“Racing to War” is on at the National Museum of the Royal Navy at the Portsmouth dockyards from April 2014 to January 2015.

A gun, a boat and a sledge don’t sound much like artefacts that shaped history. But an exhibition in Portsmouth, “Racing to War”, has chosen objects that, “tell an astonishing history over the century of greatest change,” according to curator Matthew Sheldon. Stephanie Strong raced down to see three stand-out exhibits: the gun that fired the first shot of World War I; a genuine Cockleshell Heroes canoe; and the sledge that rescued Scott off the Antarctic.

The Cockleshell Heroes canoe

A classic David vs. Goliath tale is the story of the ten Portsmouth born-and-bred Cockleshell heroes, who, armed only with canoes and mines, shortened the war by six months according to Winston Churchill.

Their mission was to plant limpet mines on the German ships docked at Bordeaux in the dead of night. The perilous work meant risking everything, and being protected by nothing. This was no training exercise and the dangers of being shot, blown up or captured were all too real.

The ten young Marines managed to destroy four ships and caused damage to multiple others, changing the course of the war forever.

Of the ten, only two survived and escaped into Spain. Two died of hypothermia and the other six were captured by the Germans.

Their courage put Portsmouth on the map of World War II heroes forever, and their canoe on the wall of the Royal Naval Museum in Portsmouth.

The sledge that rescued Captain Scott

A thousand miles of icy waste is a long way to travel in a sledge to find a dead man. But the body in question was no ordinary man. It was the dead body of world-famous Antarctic explorer Captain Scott.

Captain Robert Scott had not been successful in his expedition to be the first to reach the South Pole in the Antarctic. Finding the Norwegian explorer Roald Amundsen had got there first, crushed by defeat, Scott’s team could fight the cold no longer.

But Petty Officer Thomas Williamson was not to know this when he set out to look for him. Perhaps it was the bond of brotherhood that helped him locate a body in an icy wilderness the size of Australia; or perhaps it was just pure instinct.

The Antarctic does not hold back. 1018 miles is a long way to travel with only wooden slats to move you in temperatures of minus 50. When the ponies did not survive the cold, they replaced them with dogs. When the dogs were exhausted, they used sails.
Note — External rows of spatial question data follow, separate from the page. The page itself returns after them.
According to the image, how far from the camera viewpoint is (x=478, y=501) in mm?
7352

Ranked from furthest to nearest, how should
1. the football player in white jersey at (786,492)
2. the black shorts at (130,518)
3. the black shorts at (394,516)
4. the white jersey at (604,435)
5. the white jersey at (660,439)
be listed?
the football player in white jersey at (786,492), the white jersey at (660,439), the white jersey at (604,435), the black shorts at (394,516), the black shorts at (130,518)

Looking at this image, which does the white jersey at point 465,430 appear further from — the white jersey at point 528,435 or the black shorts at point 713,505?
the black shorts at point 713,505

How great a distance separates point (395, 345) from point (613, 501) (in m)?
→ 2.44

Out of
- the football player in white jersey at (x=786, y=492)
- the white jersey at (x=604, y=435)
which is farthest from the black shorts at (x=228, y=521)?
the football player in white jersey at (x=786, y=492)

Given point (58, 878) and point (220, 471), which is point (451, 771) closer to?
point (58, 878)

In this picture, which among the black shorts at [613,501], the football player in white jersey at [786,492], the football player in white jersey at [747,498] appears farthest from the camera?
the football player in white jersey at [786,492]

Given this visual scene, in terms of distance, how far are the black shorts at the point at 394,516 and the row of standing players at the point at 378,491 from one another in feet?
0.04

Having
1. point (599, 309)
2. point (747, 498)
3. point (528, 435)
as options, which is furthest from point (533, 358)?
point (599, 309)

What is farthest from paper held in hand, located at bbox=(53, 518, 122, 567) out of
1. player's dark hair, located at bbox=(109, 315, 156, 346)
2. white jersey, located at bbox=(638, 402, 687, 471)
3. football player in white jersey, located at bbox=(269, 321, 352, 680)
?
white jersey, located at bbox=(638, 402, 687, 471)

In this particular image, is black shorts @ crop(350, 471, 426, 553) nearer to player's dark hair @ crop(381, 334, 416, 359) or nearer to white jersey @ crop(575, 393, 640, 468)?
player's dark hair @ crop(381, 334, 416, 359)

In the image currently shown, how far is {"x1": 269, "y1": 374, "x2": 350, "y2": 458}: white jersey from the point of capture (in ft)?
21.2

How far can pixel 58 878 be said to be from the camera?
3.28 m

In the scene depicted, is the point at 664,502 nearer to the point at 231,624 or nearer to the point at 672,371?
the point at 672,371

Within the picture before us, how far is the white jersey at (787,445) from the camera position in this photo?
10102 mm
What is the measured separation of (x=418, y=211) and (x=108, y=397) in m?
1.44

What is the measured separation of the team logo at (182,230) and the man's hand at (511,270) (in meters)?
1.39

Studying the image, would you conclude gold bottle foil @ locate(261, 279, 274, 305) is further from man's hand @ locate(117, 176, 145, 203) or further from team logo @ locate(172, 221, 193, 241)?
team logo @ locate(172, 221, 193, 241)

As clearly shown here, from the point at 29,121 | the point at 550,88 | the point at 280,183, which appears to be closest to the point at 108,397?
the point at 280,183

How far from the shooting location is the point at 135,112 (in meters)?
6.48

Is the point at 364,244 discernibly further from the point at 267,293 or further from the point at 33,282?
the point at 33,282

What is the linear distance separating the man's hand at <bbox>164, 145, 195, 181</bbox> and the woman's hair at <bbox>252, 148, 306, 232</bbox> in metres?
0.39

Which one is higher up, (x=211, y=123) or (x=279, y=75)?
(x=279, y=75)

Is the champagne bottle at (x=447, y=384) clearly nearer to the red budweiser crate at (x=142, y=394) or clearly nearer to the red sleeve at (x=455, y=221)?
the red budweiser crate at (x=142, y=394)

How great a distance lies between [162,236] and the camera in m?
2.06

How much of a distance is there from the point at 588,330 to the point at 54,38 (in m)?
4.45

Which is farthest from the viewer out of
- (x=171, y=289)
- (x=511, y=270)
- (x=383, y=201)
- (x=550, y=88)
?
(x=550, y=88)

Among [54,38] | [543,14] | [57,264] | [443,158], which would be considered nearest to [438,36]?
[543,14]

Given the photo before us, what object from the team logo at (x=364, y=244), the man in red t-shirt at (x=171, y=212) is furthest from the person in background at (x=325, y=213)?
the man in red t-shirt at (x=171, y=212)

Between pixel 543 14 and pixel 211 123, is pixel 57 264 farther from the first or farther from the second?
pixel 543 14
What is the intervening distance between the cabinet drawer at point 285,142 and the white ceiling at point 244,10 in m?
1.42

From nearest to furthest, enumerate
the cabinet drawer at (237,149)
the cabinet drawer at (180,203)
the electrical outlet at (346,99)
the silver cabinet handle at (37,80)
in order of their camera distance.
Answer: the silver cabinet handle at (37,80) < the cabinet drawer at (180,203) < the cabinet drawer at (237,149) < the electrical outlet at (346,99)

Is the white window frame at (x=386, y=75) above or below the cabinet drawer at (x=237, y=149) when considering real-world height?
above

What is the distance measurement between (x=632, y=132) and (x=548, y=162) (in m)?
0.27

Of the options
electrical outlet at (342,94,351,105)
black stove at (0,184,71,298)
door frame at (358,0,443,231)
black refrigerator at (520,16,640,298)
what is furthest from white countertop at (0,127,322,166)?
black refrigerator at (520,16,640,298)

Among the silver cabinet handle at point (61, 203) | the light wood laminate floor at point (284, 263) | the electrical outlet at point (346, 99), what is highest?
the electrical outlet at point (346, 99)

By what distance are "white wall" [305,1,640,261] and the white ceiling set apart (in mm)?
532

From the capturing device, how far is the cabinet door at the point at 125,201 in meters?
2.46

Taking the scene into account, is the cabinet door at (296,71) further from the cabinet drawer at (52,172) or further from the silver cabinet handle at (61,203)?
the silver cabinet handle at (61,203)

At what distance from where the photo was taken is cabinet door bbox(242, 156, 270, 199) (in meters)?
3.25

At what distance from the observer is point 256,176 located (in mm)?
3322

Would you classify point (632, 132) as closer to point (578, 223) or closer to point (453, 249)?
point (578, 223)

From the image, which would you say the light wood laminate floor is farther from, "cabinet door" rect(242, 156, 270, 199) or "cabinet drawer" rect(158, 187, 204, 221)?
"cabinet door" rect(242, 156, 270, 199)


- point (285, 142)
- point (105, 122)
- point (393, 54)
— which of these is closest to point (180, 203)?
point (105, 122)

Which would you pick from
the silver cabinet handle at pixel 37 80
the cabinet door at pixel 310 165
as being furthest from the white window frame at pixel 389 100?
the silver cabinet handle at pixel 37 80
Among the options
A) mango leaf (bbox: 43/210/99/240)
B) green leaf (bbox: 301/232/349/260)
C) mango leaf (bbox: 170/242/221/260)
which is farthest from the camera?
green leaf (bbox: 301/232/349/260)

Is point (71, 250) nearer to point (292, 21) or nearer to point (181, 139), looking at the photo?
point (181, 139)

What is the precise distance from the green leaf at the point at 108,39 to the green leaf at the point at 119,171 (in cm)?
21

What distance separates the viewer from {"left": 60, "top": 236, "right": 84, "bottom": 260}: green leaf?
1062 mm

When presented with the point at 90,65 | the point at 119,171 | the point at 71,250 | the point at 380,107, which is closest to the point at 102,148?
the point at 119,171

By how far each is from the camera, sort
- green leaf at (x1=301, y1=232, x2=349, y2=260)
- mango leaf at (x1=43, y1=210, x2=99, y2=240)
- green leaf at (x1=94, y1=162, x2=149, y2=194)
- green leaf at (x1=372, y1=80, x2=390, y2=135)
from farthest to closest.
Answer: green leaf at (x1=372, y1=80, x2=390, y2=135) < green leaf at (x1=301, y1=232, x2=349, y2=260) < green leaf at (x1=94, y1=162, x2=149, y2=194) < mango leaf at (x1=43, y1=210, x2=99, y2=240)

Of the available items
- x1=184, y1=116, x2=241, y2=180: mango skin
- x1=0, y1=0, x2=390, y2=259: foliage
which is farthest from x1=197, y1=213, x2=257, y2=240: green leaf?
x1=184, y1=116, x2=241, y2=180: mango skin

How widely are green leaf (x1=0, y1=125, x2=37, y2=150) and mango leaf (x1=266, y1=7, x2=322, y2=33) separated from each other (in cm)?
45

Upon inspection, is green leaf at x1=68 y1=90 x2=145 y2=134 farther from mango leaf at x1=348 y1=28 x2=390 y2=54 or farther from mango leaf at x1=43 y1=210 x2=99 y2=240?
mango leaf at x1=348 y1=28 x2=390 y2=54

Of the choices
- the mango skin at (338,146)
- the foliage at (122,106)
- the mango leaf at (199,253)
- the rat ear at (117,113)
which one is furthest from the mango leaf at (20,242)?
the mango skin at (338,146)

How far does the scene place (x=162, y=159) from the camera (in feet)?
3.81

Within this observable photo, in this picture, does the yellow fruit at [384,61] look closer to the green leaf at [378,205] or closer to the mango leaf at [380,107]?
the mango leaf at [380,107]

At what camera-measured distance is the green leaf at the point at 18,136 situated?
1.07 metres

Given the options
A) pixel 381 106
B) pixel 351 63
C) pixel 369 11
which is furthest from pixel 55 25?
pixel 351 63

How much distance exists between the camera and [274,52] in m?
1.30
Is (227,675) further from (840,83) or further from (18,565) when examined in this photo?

Williamson was the first person to enter the tent on 12th November. Lifting the flap, he found the frozen bodies of Scott’s team in exactly the same state in which they had died 10 months before.

The bodies were within miles of the South Pole, which they arrived at on the 17th January 1912.

Scott may have failed in being the first to the South Pole, but Williamson had been successful in finding the lost heroes. Only the sledge now survives, taking pride of place on the wall of the Racing to War exhibition.

The Gun That Launched A Thousand Ships

Standing back and peering up the metal gunwale of the giant gun at the National Museum of the Royal Navy, it is almost possible to see the smoke rising from the end of the barrel.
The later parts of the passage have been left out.